# I'm tired of being lonely



## mardy423 (Aug 27, 2008)

All i want is a friend :sigh


----------



## matty (Nov 2, 2009)

I feel you.


----------



## stranger25 (Apr 29, 2010)

It's hard if you're in a situation like me, with not having friends for years. People think you are a psycho or something. Also, in America people socialize in cliques, and if you miss out in early parts of life and haven't found people who will be lifelong friends with you you will be stuck in the loner lifestyle. That's where I am unfortanetly. This adds on to my list of evidence for being a failure at the game of life.


----------



## Irsen (Feb 1, 2009)

me too


----------



## estse (Nov 18, 2003)

It's harder to get friends, being a man. If I was female I'd have many friends and lovers.

Okay, not serious, bur seriously it'd be nice to have a friend of some sort.


----------



## IcedOver (Feb 26, 2007)

I can't believe I'm back on this site, having not even accessed it for the past six months plus because the message board was making me so depressed, but I'm feeling a lot of new social pressures and felt I had to run back to this at least for a minute. After ten miserable years at the same job, I got a new one two weeks ago (although this job is pretty miserable too) and with it has come a bit of confidence, just the tiniest bit. I now know that I have to get off my *** and try to date, as I'm 34 and have never even attempted to go on a date with a woman, not once. I feel like I'm under a time crunch and, honestly, I'm mainly concerned with the sex aspect (can you blame me?). Being this age and never having even kissed someone is getting to me somewhat, and I have a craving for physical contact. 

I made a Plenty of Fish profile, but I can't bring myself to message anyone, and no one has sent me anything. A few women are interesting, but the majority are all just the same -- "I'm a fun-loving, down-to-earth gal who likes to take things as they come, I enjoy the outdoors, going to concerts, or maybe just a romantic dinner", etc, etc, etc. The only women who intrigue me are the ones who talk about any kind of confidence or personal problems. I really wish a large, frequently used, FREE site existed for people with shyness and depression problems. Any one that does exist has barely any members or charges fees.
• • • • •
▸ **EXERCISE A**
From the loneliness thread, print the passage that begins at the words "I made a Plenty" and ends after "or charges fees.", with every word unchanged.
▸ **EXERCISE B**
Please carry on the loneliness thread, picking up right after the last sentence of its final post.
• • • • •
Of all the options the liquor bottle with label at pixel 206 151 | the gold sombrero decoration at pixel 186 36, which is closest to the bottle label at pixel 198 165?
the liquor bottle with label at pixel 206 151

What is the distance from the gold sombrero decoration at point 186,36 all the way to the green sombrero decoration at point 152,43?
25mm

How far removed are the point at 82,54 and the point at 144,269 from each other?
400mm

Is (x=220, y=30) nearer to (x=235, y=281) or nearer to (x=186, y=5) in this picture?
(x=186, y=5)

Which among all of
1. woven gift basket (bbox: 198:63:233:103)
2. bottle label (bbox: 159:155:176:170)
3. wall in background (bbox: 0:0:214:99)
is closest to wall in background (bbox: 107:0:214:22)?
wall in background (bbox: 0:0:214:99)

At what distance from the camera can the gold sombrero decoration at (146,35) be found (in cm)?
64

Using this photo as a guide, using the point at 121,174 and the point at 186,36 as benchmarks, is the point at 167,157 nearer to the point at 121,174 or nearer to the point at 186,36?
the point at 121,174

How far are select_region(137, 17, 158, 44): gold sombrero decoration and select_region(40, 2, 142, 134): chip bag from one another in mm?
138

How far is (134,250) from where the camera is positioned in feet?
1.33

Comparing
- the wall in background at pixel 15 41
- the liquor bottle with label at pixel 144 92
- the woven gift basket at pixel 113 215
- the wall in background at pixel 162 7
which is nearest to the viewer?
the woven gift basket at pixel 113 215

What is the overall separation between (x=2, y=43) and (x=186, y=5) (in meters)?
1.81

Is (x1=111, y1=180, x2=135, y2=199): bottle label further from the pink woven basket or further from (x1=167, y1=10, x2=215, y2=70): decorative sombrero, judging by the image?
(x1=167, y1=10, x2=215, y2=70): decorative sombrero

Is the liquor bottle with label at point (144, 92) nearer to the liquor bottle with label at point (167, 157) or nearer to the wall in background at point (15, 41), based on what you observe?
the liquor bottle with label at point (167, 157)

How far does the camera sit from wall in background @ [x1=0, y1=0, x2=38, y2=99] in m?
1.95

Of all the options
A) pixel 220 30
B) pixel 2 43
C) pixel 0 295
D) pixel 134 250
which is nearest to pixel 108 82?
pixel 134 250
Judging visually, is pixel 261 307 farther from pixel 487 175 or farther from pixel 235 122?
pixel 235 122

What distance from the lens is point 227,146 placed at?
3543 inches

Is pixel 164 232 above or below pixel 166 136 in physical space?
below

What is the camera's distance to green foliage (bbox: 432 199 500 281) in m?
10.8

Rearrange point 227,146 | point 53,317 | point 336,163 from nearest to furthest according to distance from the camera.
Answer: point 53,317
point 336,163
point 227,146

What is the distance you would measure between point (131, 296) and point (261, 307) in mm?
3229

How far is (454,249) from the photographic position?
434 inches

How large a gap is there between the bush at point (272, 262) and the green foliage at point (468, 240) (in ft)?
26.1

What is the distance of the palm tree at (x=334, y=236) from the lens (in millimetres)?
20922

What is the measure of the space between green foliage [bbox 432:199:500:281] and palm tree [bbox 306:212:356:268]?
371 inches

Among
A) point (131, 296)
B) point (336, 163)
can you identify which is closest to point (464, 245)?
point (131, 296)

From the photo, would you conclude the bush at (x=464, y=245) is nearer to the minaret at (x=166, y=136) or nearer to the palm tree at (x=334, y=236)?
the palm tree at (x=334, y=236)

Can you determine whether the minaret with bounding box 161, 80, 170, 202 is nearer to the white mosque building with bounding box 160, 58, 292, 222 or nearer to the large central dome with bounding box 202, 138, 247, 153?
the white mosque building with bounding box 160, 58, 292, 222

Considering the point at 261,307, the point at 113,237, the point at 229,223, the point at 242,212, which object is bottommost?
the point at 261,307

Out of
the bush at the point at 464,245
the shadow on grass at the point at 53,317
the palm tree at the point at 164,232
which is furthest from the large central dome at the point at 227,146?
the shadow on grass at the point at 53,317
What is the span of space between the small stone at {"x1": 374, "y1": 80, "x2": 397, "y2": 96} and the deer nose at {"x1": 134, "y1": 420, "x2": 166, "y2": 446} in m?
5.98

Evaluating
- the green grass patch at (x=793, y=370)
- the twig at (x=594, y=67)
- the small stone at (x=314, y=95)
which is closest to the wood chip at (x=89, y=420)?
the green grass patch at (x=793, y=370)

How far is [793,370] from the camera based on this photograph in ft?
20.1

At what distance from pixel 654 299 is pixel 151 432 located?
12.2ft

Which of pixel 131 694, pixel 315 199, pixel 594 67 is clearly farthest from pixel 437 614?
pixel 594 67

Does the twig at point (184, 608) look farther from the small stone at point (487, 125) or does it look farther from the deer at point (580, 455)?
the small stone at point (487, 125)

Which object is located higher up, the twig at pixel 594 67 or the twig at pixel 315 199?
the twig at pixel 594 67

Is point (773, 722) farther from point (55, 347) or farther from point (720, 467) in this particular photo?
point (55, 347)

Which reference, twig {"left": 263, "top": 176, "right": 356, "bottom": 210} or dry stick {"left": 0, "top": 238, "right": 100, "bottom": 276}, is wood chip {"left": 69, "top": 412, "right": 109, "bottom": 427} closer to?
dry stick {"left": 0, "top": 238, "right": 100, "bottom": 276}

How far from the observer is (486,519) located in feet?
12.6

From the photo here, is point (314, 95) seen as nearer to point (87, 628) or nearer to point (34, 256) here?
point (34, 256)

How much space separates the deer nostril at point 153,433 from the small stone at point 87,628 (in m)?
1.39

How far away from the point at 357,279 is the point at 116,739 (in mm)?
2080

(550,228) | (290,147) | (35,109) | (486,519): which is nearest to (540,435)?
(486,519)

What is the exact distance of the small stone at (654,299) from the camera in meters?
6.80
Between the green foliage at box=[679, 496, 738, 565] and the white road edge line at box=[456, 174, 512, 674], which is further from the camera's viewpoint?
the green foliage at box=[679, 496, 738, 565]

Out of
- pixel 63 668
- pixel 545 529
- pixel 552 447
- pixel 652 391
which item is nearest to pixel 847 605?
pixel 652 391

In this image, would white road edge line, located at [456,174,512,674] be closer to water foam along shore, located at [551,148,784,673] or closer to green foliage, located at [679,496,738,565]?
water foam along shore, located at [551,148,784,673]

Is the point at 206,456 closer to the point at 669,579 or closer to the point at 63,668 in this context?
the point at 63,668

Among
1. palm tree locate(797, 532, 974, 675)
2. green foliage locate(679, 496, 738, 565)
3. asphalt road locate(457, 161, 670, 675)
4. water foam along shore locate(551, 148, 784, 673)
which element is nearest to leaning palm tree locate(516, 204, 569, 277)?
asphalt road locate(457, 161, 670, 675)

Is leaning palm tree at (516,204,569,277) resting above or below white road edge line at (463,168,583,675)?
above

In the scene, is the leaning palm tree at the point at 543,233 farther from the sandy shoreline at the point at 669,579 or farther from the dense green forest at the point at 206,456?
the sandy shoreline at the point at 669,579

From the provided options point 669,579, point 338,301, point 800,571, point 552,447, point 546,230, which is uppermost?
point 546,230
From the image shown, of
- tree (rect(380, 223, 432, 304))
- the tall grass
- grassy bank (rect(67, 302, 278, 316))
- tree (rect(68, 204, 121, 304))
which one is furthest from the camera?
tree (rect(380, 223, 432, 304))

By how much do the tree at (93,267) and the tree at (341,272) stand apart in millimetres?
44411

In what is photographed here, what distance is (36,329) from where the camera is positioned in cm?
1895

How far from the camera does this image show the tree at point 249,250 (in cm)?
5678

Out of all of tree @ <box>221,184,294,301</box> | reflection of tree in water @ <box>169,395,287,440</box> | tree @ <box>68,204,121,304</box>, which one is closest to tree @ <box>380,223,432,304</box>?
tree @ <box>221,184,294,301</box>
• • • • •
▸ **RESULT A**
I made a Plenty of Fish profile, but I can't bring myself to message anyone, and no one has sent me anything. A few women are interesting, but the majority are all just the same -- "I'm a fun-loving, down-to-earth gal who likes to take things as they come, I enjoy the outdoors, going to concerts, or maybe just a romantic dinner", etc, etc, etc. The only women who intrigue me are the ones who talk about any kind of confidence or personal problems. I really wish a large, frequently used, FREE site existed for people with shyness and depression problems. Any one that does exist has barely any members or charges fees.

▸ **RESULT B**
----------



## KennethJones (Jun 22, 2009)

stranger25 said:


> It's hard if you're in a situation like me, with not having friends for years. People think you are a psycho or something. Also, in America people socialize in cliques, and if you miss out in early parts of life and haven't found people who will be lifelong friends with you you will be stuck in the loner lifestyle. That's where I am unfortanetly. This adds on to my list of evidence for being a failure at the game of life.


If you are a man then having no social circle is a death sentence to your social life (in the present and possibly future). As a man going through the same thing i feel for you.

Its ok to go through alienation in your early teens but once you reach your 20s society expects you to "grow out of it".

In your early twenties its difficult to make friends because at this point most people are settling in and having families of their own. They don't have time to make new friends and connections. So its almost impossible to establish a social circle as you get older. And its even worse if you are unemployed because the workplace is where many social connections are formed. With no job, and no connections its easy to feel like you are on the outside looking in because no one really cares for you if you are not "participating" in society.


----------



## d93 (Jan 6, 2011)

I feel like the loneliest person in the world


----------



## andy1984 (Aug 18, 2006)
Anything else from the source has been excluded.